Trying to get the following behavior working in nginx
A default rate limit of 1r/s for each ip when using a browser.
A rate limit of 10r/s for bing and google spiders.
Reject bad bots.
Unfortunately google doesn't publish ip addresses for googlebot so I'm limited to useragent.
So far this gets close:
http {
# Rate limits
map $http_user_agent $uatype {
default 'user';
~*(google|bing|msnbot) 'okbot';
~*(slurp|nastybot) 'badbot';
}
limit_req_zone $binary_remote_addr zone=one:10m rate=1r/s;
limit_req_zone $binary_remote_addr zone=two:10m rate=10r/s;
...
server {
...
location / {
if ($uatype == 'badbot) {
return 403;
}
limit_req zone=one burst=5 nodelay;
if ($uatype != 'user') {
limit_req zone=two burst=10 nodelay;
}
...
}
...
}
}
BUT – 'if' isn't allowed to do this.
$ nginx -t
nginx: [emerg] "limit_req" directive is not allowed here in /etc/nginx/nginx.conf
nginx: configuration file /etc/nginx/nginx.conf test failed
There are so many untested suggestions on nginx forums, most do not even pass configtest.

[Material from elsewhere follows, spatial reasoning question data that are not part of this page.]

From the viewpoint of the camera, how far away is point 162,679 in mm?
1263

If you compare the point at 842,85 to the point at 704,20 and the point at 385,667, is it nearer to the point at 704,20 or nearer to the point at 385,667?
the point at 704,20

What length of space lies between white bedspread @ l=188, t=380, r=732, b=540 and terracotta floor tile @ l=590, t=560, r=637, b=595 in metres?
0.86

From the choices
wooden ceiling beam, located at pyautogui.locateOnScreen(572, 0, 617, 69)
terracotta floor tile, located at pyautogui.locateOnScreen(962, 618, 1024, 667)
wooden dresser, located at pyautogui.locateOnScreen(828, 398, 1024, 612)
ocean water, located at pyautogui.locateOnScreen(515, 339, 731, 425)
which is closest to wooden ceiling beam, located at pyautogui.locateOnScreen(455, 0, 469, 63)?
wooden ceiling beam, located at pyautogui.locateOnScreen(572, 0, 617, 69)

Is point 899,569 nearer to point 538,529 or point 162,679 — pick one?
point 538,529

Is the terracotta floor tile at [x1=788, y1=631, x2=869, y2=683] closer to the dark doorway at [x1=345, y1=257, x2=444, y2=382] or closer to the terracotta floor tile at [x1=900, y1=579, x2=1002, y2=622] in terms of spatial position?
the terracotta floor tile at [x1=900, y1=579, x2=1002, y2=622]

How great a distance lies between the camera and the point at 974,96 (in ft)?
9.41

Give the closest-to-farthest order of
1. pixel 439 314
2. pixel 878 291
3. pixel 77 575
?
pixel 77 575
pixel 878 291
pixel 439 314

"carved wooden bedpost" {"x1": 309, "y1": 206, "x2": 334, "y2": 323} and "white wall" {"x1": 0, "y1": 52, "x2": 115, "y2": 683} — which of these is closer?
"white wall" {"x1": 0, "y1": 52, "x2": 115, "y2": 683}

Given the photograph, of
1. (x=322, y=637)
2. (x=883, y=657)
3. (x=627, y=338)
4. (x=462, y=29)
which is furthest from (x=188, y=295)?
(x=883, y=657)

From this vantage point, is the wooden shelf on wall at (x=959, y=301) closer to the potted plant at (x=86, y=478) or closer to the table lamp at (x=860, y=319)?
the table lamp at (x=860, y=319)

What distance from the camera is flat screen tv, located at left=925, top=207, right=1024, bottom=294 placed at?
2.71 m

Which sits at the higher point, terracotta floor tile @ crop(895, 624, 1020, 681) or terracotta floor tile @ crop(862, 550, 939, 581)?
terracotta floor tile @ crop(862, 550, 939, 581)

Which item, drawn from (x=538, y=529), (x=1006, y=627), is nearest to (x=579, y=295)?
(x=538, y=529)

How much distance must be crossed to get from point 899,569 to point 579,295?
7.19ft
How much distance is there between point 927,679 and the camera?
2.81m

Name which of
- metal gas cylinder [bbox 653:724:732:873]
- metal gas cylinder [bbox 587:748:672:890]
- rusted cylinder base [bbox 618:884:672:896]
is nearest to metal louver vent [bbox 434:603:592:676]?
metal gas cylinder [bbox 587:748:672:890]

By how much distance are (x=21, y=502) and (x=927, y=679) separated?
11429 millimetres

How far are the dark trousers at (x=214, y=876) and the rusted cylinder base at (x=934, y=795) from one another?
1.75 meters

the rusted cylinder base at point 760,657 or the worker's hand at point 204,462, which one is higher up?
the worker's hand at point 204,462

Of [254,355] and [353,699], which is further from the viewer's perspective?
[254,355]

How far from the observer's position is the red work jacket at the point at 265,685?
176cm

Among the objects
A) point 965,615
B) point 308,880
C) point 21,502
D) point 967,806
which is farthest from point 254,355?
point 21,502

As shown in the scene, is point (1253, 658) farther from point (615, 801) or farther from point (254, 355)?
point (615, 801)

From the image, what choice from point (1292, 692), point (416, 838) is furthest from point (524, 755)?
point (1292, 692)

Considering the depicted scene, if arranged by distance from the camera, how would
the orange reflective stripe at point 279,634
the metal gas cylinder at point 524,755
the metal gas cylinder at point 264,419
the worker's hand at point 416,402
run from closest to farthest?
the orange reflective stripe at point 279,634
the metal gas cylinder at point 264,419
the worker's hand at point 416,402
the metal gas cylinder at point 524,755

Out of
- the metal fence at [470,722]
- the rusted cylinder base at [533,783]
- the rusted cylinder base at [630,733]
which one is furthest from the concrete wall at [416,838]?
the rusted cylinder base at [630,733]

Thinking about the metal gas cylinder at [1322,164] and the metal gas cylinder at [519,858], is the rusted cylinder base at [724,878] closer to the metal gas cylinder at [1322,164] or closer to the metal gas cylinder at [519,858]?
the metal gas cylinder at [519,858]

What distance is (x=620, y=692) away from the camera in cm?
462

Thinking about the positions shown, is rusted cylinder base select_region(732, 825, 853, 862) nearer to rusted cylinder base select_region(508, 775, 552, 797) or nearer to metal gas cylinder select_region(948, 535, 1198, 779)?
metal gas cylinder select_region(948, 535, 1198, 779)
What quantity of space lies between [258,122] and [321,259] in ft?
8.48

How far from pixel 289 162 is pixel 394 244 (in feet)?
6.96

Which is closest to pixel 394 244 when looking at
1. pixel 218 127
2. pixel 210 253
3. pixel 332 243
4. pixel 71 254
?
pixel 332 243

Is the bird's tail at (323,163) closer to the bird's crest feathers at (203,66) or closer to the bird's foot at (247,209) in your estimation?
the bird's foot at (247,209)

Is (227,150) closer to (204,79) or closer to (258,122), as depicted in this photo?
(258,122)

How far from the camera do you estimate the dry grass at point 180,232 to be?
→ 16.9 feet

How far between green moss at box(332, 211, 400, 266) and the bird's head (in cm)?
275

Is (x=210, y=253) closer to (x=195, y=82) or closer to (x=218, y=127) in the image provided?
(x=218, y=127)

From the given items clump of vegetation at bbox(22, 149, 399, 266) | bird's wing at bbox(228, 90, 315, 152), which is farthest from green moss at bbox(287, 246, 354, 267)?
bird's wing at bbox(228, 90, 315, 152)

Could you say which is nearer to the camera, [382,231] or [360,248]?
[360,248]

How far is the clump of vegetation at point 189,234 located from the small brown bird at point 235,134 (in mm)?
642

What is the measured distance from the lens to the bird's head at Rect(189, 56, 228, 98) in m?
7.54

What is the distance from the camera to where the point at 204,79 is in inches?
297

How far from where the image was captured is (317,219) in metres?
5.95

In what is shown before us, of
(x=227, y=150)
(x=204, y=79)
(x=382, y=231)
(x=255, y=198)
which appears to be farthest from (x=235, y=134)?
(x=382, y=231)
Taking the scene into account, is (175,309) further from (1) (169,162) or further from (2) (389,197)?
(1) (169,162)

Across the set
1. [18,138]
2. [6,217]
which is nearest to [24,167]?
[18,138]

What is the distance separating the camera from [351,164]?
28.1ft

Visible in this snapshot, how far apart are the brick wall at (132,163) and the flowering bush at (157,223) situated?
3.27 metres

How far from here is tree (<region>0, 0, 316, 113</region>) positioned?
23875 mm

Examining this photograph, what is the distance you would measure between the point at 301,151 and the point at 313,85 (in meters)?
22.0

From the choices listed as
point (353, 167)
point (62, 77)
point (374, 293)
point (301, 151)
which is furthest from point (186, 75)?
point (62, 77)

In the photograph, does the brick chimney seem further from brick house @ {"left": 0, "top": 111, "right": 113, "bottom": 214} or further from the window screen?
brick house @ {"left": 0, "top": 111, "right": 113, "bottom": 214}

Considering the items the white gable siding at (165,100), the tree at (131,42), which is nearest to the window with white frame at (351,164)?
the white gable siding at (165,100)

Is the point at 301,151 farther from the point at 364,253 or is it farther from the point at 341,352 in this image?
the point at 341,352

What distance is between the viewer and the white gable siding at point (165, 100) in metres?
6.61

One that looks promising is Nginx Rate Limiting by Referrer? — Downside of that version is that all of the configuration is repeated for each different limit (I have many rewrite rules)
Anyone got something good?
Best Answer
Unfortunately you can't dynamize this way, limit request module doesn't support this.
The link you found is probably the only way to achieve this. Use
include
directive to "avoid" repeating your configuration.But what if a thirdparty crawler suddenly impersonate a goodbot user agent ?